Parfois, son terrain de jeu vient à lui. Les conditions extrêmes, Christian Clot n’a pas eu à les chercher bien loin en mars 2020. « L’épidémie de covid-19 a montré que tout peut arriver plus vite qu’on ne l’imagine, raconte-t-il. Toutes les entreprises et tous les humains ont été confrontés à l’adaptation à une condition extrême et il s’est passé en quelques jours autant d’événements qu’il aurait pu y en arriver en plusieurs années ». Avec son Institut et en collaboration avec une équipe de chercheurs, il lance une étude scientifique sur l’impact et l’adaptation face à la pandémie : COVADAPT. Il les transmettra ensuite au gouvernement français à travers l’appel aux Instituts lancé par le Comité scientifique. 
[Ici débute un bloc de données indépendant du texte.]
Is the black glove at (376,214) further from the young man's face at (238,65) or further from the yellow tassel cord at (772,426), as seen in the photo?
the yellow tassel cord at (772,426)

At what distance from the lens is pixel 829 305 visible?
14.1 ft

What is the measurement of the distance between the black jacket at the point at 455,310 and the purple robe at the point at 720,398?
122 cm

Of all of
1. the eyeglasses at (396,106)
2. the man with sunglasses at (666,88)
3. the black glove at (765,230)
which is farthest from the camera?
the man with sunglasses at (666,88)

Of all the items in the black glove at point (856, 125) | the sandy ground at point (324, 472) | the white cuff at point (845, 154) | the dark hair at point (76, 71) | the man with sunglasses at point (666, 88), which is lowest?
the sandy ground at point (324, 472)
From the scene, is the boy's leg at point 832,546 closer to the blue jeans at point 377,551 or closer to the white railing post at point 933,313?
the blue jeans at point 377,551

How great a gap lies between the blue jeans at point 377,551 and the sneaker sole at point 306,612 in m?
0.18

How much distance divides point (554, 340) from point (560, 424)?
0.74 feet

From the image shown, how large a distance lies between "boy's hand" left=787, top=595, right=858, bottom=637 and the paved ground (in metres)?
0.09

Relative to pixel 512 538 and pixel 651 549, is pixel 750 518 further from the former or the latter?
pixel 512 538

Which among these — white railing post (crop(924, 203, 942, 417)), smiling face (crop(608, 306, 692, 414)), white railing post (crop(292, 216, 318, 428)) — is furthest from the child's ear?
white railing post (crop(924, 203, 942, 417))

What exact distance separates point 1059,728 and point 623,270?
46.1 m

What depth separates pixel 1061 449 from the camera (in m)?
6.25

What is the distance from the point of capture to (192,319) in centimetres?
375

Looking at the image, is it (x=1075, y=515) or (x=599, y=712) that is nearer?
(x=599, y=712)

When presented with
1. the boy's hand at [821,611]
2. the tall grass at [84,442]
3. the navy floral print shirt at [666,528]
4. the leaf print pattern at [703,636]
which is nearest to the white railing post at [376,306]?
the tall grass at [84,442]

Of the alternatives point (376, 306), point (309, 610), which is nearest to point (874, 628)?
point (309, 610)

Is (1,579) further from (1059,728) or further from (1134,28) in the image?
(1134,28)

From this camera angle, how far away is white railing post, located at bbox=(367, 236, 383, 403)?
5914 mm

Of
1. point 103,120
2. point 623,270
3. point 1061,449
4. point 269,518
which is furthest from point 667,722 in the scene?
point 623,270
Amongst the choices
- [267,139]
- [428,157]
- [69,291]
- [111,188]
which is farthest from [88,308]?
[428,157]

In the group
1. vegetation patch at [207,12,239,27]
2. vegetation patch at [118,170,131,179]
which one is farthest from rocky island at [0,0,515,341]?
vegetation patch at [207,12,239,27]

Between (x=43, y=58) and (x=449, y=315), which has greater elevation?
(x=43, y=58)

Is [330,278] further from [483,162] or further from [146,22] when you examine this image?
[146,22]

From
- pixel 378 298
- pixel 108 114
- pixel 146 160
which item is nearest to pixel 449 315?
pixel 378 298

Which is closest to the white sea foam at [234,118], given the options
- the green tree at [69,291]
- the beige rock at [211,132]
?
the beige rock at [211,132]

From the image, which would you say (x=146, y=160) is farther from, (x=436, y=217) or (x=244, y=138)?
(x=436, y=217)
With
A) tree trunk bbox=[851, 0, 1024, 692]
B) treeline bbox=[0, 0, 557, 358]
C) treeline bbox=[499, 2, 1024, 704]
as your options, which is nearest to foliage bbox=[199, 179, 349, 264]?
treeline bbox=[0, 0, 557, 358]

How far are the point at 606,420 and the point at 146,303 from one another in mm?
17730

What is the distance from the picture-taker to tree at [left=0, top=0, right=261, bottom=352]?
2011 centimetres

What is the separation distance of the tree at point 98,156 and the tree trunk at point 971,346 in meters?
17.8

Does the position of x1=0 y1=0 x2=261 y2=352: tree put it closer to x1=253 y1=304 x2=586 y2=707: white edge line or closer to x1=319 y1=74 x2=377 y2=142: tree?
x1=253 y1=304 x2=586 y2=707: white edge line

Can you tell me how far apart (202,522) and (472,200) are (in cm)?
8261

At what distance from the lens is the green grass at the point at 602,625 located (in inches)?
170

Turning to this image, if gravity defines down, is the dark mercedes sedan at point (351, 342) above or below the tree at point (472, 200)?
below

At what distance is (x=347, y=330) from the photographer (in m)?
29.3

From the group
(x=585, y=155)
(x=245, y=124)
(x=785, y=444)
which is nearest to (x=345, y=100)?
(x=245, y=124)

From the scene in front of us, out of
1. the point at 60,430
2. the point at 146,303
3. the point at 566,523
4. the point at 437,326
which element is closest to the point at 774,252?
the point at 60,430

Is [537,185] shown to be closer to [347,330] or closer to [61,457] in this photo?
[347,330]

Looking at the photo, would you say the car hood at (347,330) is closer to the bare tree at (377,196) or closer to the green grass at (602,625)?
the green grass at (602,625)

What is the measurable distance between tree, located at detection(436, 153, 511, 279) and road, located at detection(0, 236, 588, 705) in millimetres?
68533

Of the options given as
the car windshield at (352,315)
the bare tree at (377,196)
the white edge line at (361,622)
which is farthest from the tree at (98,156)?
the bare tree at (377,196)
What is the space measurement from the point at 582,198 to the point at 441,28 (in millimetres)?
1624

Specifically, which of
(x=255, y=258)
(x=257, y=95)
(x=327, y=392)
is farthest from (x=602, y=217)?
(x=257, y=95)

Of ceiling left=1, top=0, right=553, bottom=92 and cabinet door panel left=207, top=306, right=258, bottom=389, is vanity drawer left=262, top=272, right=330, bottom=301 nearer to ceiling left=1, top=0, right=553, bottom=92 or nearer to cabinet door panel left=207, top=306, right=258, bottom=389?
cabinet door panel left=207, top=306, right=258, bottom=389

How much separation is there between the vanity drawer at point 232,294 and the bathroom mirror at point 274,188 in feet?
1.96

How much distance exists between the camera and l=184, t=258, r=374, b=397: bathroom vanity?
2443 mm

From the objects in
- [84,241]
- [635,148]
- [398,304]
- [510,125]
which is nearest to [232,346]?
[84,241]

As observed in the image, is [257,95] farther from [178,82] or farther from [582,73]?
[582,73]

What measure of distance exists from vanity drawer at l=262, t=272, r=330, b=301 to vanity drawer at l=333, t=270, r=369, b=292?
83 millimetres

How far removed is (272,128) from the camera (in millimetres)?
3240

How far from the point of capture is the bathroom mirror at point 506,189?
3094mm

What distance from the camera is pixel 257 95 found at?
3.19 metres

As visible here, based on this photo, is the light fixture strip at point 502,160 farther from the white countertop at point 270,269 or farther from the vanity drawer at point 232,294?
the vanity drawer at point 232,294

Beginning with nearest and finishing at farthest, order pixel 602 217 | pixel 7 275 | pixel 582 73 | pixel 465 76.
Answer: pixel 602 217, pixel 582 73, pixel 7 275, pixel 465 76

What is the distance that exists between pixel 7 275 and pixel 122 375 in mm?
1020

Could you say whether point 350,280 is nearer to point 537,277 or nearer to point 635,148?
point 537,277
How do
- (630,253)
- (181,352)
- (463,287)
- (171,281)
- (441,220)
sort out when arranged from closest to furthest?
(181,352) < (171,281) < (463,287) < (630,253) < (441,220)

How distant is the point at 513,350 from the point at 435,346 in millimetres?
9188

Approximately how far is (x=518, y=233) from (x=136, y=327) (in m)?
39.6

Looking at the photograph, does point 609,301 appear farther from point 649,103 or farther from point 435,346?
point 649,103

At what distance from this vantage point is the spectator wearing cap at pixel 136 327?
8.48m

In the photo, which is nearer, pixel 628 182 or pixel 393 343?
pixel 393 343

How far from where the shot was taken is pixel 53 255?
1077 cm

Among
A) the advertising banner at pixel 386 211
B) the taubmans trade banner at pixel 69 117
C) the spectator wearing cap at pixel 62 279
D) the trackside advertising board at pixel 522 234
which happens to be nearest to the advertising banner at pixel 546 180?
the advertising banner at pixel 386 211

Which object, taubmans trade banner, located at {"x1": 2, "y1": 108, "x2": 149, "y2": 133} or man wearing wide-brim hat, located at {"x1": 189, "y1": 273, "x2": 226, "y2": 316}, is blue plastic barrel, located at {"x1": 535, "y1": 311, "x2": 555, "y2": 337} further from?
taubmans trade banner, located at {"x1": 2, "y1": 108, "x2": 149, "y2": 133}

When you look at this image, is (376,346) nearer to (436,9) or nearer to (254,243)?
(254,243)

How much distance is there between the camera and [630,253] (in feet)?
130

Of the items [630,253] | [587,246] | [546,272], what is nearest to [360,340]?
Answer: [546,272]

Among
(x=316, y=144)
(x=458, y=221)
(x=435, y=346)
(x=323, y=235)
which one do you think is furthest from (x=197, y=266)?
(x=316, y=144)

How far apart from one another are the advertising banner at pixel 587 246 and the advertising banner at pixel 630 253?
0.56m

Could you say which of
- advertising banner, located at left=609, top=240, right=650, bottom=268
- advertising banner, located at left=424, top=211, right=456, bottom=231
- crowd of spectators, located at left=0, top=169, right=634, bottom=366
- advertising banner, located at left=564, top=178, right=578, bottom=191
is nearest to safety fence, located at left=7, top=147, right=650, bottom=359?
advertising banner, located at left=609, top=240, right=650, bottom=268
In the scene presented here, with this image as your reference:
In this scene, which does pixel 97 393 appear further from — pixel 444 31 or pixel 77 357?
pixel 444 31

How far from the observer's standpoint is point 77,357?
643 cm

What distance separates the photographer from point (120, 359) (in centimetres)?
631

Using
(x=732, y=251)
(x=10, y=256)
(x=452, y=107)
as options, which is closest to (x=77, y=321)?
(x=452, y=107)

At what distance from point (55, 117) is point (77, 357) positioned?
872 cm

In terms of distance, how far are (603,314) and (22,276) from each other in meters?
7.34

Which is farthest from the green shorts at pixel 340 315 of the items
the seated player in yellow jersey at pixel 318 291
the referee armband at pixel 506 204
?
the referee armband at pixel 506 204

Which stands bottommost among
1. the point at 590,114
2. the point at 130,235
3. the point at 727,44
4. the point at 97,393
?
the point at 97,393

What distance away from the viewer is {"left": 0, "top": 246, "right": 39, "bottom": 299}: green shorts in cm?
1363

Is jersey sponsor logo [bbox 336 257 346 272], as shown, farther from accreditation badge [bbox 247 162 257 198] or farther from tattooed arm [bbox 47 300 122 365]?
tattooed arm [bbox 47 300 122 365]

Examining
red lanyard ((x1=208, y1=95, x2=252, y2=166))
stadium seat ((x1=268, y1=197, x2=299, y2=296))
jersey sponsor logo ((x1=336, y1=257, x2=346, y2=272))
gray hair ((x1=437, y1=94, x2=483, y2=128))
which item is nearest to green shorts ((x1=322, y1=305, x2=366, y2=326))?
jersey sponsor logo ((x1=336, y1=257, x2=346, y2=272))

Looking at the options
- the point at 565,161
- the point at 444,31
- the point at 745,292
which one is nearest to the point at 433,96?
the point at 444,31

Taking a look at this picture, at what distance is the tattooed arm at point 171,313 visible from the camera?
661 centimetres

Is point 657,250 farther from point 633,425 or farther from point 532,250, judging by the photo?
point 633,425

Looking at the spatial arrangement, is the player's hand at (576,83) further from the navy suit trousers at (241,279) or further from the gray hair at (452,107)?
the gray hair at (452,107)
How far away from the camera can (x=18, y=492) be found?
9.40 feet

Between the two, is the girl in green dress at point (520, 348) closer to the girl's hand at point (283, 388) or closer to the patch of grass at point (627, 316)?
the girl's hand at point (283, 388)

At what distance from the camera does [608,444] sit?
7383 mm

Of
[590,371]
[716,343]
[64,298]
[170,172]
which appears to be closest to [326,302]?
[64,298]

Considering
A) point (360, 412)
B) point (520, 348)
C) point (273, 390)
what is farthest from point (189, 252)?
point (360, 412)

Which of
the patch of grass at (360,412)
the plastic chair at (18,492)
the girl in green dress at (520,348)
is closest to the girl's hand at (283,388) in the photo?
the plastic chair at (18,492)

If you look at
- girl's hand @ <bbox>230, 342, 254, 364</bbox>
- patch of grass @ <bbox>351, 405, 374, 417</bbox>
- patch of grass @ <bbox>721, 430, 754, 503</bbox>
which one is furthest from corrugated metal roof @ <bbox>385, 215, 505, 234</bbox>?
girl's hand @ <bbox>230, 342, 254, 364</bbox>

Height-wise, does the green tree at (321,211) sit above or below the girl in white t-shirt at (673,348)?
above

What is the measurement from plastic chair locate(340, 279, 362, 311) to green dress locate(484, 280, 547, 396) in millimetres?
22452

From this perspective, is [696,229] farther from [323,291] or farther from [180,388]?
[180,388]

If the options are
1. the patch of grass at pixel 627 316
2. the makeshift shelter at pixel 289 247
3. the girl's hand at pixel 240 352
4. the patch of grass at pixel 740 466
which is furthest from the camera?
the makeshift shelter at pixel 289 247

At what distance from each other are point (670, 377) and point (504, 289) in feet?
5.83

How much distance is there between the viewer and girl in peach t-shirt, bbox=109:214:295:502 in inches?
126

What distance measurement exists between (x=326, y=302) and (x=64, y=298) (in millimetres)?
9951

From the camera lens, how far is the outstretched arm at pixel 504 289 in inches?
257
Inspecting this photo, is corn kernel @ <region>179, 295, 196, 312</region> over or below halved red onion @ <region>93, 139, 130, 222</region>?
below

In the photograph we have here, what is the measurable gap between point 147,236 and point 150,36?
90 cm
À ce jour, Christian Clot a donné plus de 400 conférences, formations ou audits dans des entreprises. Que ces dernières soient touchées par des événements extérieurs (crise sanitaire, ubérisation, pivot d’activité…) ou simplement en quête de stabilité, elles savent désormais que leur survie ne passe pas par une résistance au changement mais par son acceptation. Et que pour apprendre à s’adapter, nul besoin de hard skills, soft skills ou mad skills particulières ; mais bien d’une aptitude à développer de nouvelles compétences en continu.